Philip Green

Philip Green

Just as March of 1970 gave way to April, there would be a brutal child murder in England with very little in the way of motive or suspects.

Eleven-year-old Philip Green had been hanging out with friends at a field near his home in Bristol on the morning of Tuesday, March 31st. After lunch, he told them he was going down to the golf course in Shirehampton, which he often did. He was in the habit of searching for lost golf balls, cleaning them, and then selling them back to the golfers for pocket change.

On this particular day, he’d had quite a decent take; he came home that afternoon for tea and showed his mother Gladys the two shillings he had earned. He then told her that he was heading back out again, and left the house at approximately quarter to seven that evening. Gladys subsequently went out herself, to play bingo.

When Philip’s father Ivor returned from work later that night, he was apparently not alarmed by his son’s absence, assuming that Philip was with his mother. However, when Gladys arrived home shortly before nine-thirty without the boy, both parents began to panic, particularly as the night was a bitterly cold one. The Greens called police and organized neighborhood families to begin a search.

On the following day, April 1st, police dogs came across the body of Philip Green lying on a bed of leaves at the bottom of a ditch on the Shirehampton golf course. He had been strangled, and bludgeoned with an oak branch, which was found broken and spattered with blood only a few feet from the remains.

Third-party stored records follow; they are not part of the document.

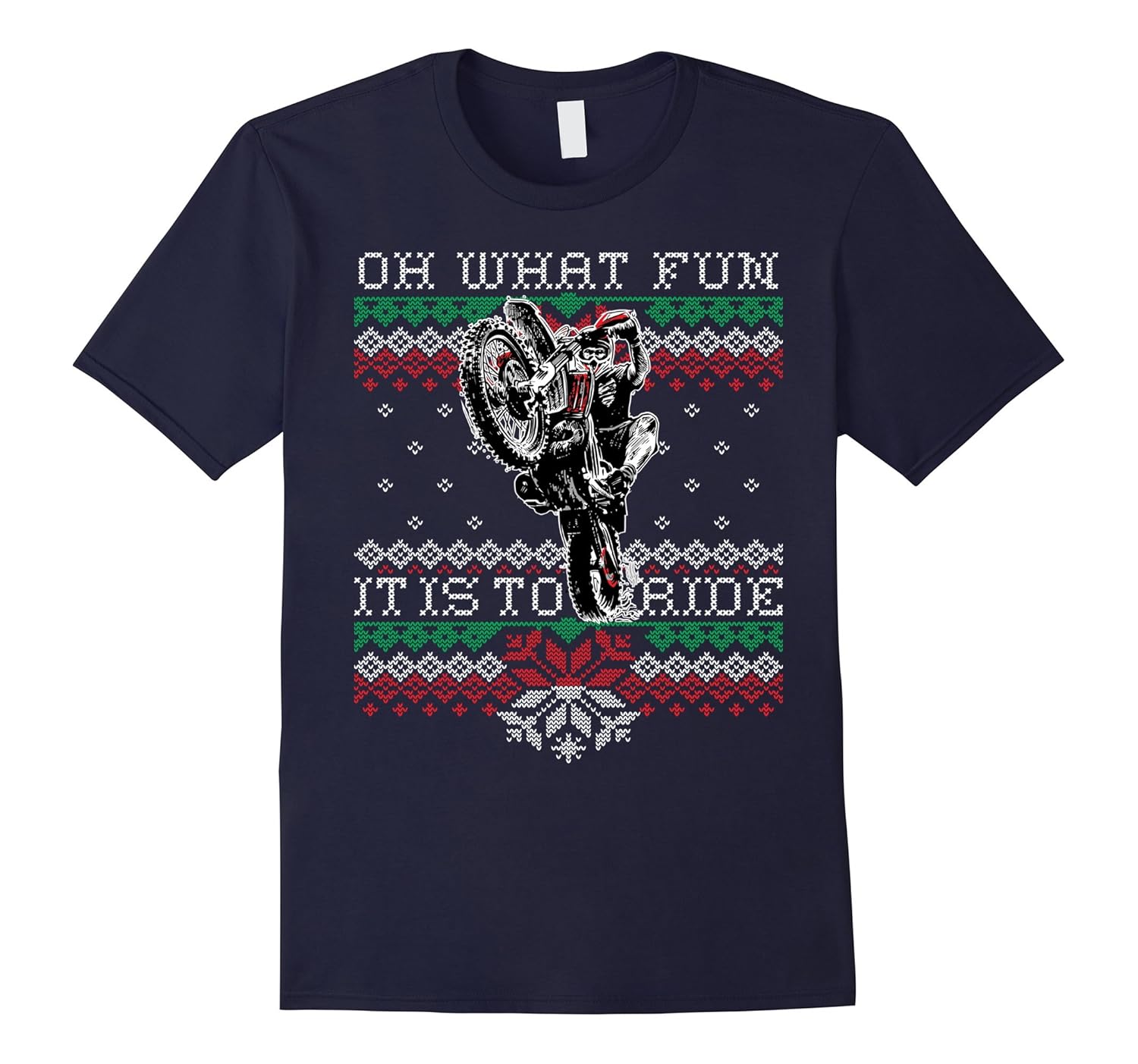 MX Motocross Offroad Christmas T Shirt - Funny Dirt Bike-ANZ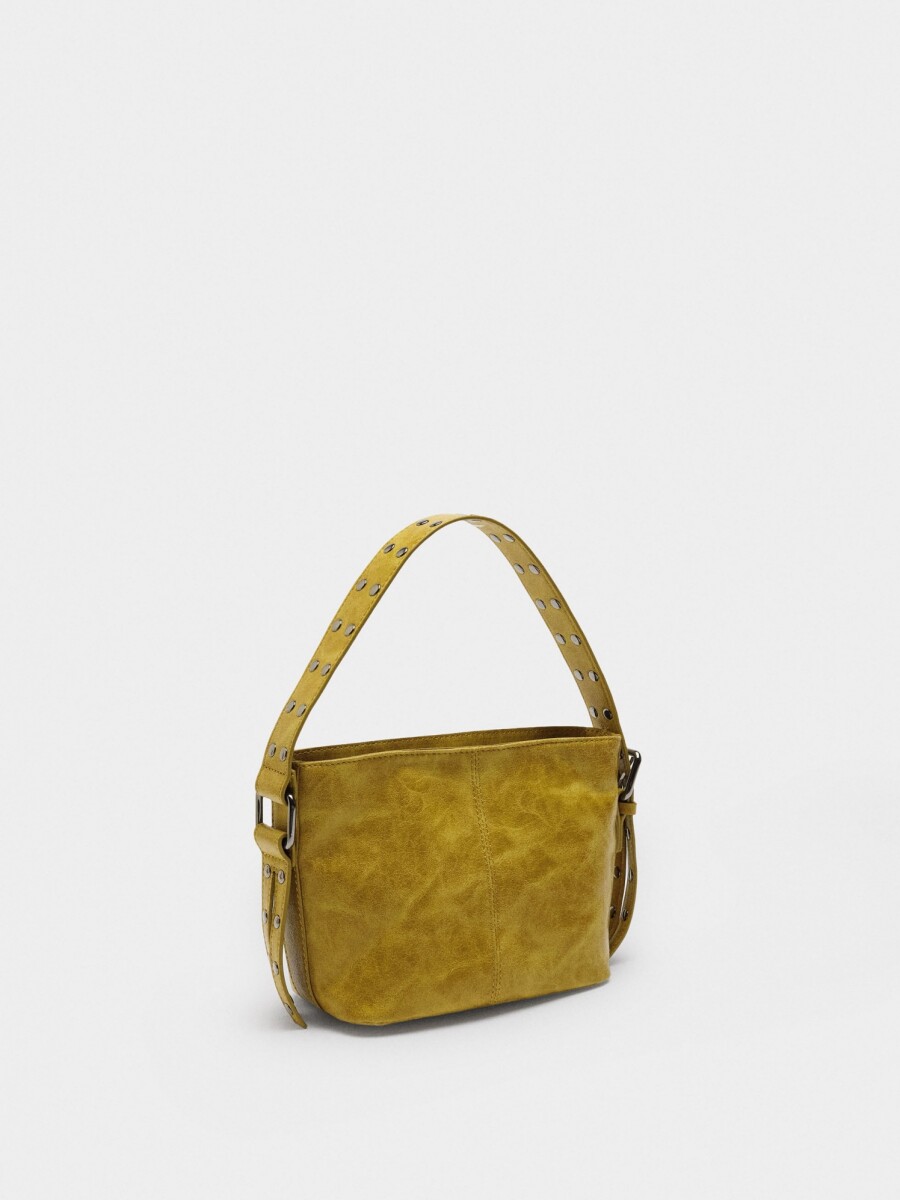 Bolso Bombonera Con Tachuelas lima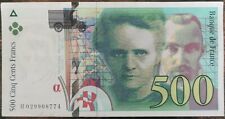 Billet de 500 francs Pierre et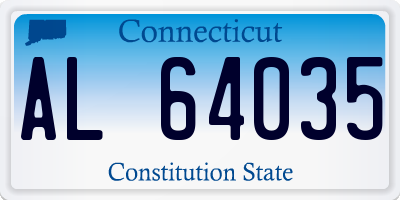 CT license plate AL64035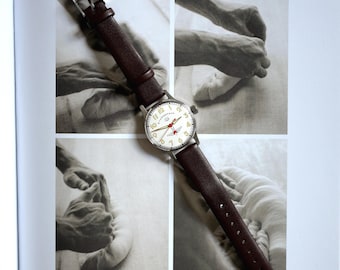 Relógio Sturmanskie Gagarin — Relógio Espacial Soviético Vintage 30 mm (1,18”) | Presente Raro, Item de Colecionador Histórico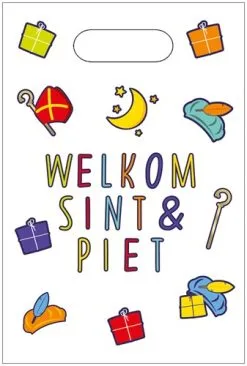 Overig Welkom Sint & Piet Feestzakjes - 6st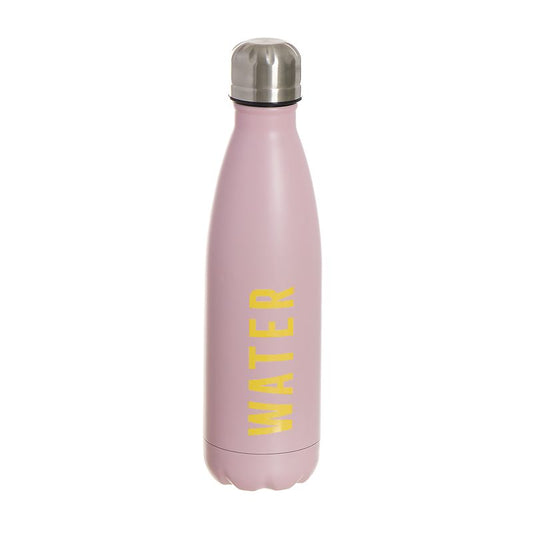 BOTELLA ACERO INOX. 500ML WATER ROSA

He had been neither raped nor robbed.

Police in Bristol were soon joined by investigators from Scotland Yard, who undertook a far-reaching inquiry in the hopes of finding the child’s killer. Though one witness did report that he had seen a shabbily-dressed man with black, greasy hair climbing over the wall that divided the golf course from Shirehampton Road at around eight-fifteen p.m., this individual was never able to be identified.

Even more frustratingly, it seemed that no one at all could remember seeing Philip Green between the time he left his home and the time he was discovered dead eighteen hours later, even though he likely would have passed along the busy Shirehampton Road on his way to the golf course. And authorities had even less of an idea why someone would batter the eleven-year-old to death for what appeared to be no reason whatsoever.

Despite the efforts of police and locals, who raised over a thousand pounds (equivalent to approximately twenty-four-thousand dollars in 2023 U.S. currency) for information leading to a conviction, the case went cold and has remained unsolved for more than half a century.